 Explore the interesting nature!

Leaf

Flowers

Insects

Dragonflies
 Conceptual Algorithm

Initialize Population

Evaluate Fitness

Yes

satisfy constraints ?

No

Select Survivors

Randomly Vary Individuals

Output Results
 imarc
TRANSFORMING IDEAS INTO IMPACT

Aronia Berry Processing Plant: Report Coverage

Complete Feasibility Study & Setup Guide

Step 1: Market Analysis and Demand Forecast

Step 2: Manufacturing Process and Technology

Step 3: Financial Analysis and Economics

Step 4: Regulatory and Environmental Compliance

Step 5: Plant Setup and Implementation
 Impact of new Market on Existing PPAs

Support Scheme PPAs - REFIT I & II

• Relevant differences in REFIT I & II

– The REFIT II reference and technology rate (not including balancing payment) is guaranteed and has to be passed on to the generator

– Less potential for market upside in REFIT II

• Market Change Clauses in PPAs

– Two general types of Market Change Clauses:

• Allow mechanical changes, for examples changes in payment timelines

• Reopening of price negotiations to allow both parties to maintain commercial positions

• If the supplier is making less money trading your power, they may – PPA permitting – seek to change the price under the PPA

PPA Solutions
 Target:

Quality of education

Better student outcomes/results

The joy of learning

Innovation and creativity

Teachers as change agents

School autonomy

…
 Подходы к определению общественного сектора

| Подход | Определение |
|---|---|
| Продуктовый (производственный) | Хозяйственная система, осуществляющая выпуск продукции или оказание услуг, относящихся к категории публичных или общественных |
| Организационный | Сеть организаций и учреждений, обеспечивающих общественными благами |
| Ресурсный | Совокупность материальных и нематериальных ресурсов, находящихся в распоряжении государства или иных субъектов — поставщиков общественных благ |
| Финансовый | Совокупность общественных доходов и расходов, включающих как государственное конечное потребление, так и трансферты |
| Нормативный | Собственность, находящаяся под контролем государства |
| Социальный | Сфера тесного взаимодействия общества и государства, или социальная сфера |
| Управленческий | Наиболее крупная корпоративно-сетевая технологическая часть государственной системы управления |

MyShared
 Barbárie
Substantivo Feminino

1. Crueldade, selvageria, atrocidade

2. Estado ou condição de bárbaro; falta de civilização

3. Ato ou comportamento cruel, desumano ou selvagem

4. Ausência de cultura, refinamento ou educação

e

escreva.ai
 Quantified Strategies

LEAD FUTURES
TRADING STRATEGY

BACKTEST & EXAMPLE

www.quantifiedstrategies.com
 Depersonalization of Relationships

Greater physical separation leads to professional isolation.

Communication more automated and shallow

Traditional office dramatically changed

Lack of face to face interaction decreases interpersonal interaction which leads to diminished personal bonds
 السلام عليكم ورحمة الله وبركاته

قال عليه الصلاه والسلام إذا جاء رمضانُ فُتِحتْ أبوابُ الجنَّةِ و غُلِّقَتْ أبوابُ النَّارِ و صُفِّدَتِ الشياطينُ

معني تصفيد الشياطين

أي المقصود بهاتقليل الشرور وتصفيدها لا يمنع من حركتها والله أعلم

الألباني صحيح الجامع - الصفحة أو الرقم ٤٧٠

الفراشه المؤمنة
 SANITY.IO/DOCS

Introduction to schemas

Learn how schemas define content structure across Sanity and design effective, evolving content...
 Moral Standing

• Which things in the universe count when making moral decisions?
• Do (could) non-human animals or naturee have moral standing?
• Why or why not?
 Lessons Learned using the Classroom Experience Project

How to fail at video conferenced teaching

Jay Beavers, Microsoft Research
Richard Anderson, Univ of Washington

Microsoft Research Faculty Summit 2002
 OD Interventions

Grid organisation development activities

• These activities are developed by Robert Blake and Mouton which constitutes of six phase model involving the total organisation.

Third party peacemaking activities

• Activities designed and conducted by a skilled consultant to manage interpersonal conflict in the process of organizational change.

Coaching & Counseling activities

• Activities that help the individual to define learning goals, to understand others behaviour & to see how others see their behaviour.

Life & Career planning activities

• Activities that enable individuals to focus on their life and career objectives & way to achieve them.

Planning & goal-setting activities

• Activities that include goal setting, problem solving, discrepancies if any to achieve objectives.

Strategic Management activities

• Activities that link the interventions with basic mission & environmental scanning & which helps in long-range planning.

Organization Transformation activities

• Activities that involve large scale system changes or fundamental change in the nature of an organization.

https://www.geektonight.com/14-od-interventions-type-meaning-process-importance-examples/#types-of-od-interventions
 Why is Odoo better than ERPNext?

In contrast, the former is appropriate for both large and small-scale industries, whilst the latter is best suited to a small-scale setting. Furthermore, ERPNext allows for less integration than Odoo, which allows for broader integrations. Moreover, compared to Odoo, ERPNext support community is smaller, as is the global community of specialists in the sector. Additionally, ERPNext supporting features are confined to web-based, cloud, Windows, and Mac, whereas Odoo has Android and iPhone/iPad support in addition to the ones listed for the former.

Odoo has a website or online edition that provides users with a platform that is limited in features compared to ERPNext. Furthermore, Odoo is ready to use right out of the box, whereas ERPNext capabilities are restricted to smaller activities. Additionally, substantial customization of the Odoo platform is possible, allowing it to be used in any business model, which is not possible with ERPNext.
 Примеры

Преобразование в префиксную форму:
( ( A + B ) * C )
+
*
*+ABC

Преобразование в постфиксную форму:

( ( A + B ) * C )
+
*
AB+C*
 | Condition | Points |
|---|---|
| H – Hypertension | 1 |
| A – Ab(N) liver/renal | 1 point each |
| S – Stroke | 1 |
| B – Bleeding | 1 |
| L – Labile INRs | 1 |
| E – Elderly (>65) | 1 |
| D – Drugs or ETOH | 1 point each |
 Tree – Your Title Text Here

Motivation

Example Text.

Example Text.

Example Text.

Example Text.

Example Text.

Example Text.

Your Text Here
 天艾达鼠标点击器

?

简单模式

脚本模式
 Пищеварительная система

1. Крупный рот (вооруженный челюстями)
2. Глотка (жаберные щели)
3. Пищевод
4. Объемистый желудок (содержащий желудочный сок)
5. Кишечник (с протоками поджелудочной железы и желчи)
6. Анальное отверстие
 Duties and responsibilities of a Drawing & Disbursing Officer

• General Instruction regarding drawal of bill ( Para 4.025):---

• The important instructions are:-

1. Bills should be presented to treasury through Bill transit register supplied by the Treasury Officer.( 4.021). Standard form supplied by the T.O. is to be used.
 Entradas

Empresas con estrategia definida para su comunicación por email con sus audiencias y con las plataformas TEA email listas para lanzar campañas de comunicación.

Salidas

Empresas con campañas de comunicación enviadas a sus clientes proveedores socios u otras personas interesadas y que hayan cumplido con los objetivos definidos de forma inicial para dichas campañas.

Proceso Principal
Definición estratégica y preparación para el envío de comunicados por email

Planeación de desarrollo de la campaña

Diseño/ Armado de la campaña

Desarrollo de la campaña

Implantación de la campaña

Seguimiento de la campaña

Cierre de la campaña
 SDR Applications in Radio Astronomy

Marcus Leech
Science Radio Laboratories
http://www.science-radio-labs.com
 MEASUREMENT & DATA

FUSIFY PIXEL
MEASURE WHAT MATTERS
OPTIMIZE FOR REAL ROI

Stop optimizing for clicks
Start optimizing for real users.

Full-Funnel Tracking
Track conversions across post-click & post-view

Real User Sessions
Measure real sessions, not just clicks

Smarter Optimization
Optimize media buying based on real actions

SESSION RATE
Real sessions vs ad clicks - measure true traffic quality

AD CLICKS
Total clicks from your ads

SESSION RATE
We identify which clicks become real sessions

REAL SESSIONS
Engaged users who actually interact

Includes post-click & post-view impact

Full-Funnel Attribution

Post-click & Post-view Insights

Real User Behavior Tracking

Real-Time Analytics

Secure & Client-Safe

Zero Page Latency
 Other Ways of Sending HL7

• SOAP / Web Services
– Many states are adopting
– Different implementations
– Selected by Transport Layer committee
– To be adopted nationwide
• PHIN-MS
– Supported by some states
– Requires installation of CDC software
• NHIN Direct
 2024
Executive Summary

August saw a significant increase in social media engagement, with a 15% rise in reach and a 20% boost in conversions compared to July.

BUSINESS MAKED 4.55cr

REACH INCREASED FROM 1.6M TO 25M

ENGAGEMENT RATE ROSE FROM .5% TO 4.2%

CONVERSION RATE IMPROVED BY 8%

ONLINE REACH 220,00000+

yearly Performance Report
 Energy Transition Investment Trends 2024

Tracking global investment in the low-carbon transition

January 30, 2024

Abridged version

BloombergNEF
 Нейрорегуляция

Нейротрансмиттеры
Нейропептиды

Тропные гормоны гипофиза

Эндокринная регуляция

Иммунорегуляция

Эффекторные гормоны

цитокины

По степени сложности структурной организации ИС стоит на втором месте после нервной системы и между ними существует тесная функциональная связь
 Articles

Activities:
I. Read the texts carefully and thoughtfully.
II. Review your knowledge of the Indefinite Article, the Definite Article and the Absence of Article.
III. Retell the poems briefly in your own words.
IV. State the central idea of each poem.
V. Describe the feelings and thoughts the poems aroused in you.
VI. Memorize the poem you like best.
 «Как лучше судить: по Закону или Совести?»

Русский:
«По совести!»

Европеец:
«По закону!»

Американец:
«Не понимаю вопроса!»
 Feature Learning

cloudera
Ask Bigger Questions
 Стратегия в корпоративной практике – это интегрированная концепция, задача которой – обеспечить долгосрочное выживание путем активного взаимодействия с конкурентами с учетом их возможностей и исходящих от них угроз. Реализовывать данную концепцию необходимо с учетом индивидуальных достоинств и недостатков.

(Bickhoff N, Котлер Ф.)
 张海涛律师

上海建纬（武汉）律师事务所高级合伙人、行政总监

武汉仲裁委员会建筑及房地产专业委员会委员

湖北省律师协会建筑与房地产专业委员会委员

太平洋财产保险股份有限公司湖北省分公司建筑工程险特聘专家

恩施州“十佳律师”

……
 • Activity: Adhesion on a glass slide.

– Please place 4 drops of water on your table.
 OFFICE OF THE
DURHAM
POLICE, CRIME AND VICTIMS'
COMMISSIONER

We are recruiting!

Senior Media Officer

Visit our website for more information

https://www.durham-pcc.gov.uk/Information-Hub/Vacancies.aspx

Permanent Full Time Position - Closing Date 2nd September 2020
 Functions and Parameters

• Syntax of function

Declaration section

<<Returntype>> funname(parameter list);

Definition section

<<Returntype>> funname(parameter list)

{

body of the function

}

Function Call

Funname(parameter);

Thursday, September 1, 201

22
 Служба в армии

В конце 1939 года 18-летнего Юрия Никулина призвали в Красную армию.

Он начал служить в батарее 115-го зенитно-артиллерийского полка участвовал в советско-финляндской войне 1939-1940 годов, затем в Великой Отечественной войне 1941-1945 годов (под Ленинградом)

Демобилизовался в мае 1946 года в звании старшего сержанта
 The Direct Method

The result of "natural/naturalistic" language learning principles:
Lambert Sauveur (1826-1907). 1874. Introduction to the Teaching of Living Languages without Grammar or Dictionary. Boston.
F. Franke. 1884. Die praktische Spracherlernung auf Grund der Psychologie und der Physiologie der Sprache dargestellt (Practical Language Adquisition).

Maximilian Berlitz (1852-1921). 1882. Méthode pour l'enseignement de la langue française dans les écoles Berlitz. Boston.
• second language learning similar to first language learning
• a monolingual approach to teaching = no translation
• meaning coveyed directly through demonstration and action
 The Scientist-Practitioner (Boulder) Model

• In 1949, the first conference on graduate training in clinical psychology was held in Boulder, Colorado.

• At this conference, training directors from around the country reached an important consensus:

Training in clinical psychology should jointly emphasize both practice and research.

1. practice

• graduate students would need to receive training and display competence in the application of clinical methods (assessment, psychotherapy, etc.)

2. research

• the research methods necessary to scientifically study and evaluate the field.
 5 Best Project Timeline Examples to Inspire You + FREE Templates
----
Of all the entries above, how many lines contain the string "important"? Answer with the number only.

§ **Problem solution**:
2